ACP believes the legislation will significantly advance an environment in which health care professionals and organizations freely report and analyze health care errors and share their experiences with others in order to prevent similar occurrences.

Only patient safety data as defined in the bill would be confidential and legally protected. Information or evidence that is available from sources other than the PSO (e.g., medical records, billing records, discharge forms) would not be privileged or confidential under this bill.
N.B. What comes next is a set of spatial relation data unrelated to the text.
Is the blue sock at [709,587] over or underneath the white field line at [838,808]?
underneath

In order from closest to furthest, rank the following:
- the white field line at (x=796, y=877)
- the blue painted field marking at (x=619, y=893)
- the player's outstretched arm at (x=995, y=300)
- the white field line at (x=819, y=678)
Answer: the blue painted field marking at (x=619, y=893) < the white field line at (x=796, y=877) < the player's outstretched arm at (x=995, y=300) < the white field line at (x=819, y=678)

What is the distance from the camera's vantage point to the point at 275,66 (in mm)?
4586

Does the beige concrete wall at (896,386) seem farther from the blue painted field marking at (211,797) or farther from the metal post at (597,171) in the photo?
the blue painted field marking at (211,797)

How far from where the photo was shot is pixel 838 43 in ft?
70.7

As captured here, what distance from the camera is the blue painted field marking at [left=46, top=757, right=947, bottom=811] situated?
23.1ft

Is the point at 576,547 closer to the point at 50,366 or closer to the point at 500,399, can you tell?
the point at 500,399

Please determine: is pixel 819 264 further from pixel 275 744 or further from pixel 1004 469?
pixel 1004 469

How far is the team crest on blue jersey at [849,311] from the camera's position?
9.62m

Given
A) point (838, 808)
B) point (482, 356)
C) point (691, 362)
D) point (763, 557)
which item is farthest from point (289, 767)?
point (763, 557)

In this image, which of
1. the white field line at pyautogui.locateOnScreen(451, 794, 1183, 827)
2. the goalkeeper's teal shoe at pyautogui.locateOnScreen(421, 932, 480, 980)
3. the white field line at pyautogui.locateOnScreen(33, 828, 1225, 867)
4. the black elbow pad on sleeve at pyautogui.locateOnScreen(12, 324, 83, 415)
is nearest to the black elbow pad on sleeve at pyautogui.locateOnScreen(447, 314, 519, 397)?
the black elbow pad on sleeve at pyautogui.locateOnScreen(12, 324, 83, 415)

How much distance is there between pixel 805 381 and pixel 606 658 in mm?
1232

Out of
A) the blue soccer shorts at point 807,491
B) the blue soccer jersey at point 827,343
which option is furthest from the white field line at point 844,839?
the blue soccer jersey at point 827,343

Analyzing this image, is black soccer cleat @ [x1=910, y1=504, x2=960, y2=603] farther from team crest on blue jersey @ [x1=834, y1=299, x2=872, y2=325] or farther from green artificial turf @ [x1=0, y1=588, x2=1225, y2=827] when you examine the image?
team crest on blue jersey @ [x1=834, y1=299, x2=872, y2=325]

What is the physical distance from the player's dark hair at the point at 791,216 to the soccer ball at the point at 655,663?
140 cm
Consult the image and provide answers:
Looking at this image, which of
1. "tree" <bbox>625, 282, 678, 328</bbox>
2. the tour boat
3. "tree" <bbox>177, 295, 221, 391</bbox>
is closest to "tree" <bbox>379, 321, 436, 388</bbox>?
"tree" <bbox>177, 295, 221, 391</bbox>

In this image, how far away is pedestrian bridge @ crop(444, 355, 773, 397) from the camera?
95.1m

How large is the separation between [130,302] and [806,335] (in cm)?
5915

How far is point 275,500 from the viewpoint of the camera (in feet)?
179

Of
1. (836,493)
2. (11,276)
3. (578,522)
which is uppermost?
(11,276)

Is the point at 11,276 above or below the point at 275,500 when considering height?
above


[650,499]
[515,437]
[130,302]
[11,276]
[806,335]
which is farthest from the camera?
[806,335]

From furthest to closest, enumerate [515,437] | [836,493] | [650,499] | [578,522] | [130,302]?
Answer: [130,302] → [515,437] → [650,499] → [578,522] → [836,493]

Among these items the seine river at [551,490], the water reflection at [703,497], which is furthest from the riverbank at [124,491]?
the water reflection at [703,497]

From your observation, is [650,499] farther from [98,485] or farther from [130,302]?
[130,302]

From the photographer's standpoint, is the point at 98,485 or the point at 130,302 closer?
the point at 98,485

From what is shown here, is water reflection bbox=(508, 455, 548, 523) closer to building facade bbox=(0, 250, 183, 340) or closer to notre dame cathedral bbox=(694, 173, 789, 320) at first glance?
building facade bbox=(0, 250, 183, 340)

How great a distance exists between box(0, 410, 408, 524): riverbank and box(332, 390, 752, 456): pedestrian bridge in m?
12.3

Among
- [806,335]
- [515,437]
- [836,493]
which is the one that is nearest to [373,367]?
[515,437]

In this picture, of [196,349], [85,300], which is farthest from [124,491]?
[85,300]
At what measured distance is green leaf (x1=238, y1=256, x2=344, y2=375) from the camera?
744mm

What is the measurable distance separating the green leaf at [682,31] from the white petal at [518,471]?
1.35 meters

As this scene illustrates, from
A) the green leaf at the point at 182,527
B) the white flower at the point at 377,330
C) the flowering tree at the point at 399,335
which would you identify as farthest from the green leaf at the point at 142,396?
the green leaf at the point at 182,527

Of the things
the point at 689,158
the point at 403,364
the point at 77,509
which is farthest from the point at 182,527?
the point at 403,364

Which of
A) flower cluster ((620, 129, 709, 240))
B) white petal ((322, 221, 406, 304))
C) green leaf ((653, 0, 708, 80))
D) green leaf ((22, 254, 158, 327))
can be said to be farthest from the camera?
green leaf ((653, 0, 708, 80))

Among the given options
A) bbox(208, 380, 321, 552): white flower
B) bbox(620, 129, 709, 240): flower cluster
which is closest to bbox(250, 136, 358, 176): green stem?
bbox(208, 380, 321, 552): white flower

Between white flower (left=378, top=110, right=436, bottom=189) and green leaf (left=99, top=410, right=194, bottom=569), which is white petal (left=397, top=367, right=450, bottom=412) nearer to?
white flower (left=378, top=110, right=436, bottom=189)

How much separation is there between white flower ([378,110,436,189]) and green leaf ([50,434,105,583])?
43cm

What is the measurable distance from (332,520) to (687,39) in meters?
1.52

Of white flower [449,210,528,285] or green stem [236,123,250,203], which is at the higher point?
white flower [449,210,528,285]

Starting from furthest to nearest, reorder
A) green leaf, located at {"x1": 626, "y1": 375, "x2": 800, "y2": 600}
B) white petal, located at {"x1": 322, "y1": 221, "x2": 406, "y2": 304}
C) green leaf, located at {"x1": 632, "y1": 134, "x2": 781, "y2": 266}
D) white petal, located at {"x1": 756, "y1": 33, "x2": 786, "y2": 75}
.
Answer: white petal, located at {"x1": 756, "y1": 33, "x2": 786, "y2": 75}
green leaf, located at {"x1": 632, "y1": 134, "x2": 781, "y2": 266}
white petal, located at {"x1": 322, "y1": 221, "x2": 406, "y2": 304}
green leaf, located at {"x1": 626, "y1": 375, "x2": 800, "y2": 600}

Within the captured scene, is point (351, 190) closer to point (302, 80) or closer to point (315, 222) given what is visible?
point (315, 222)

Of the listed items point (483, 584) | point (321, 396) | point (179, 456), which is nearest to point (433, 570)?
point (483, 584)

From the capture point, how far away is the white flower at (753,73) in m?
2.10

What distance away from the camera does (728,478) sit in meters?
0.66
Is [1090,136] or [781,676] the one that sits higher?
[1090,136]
State reporting requirements would not be preempted.

"S. 720 strikes the appropriate balance between maintaining confidentiality and legal protections for patient safety data, and the need to ensure accountability and patients' legal rights throughout the health care delivery system," said Dr. Francis.

In its landmark 1999 report on patient safety, To Err is Human: Building a Safer Health System, the Institute of Medicine (IOM) recommended the expanded use of reporting systems to analyze and reduce errors in the health care system.

The IOM recognized that reporting systems will not achieve their full potential to foster learning about errors and their prevention without "a more conducive legal environment" in which health care professionals can report errors without increasing the threat of litigation.

The American College of Physicians is the largest medical specialty organization and the second-largest physician group in the United States. ACP members include 116,000 internal medicine physicians (internists), related subspecialists, and medical students. Internists specialize in the prevention, detection and treatment of illness in adults.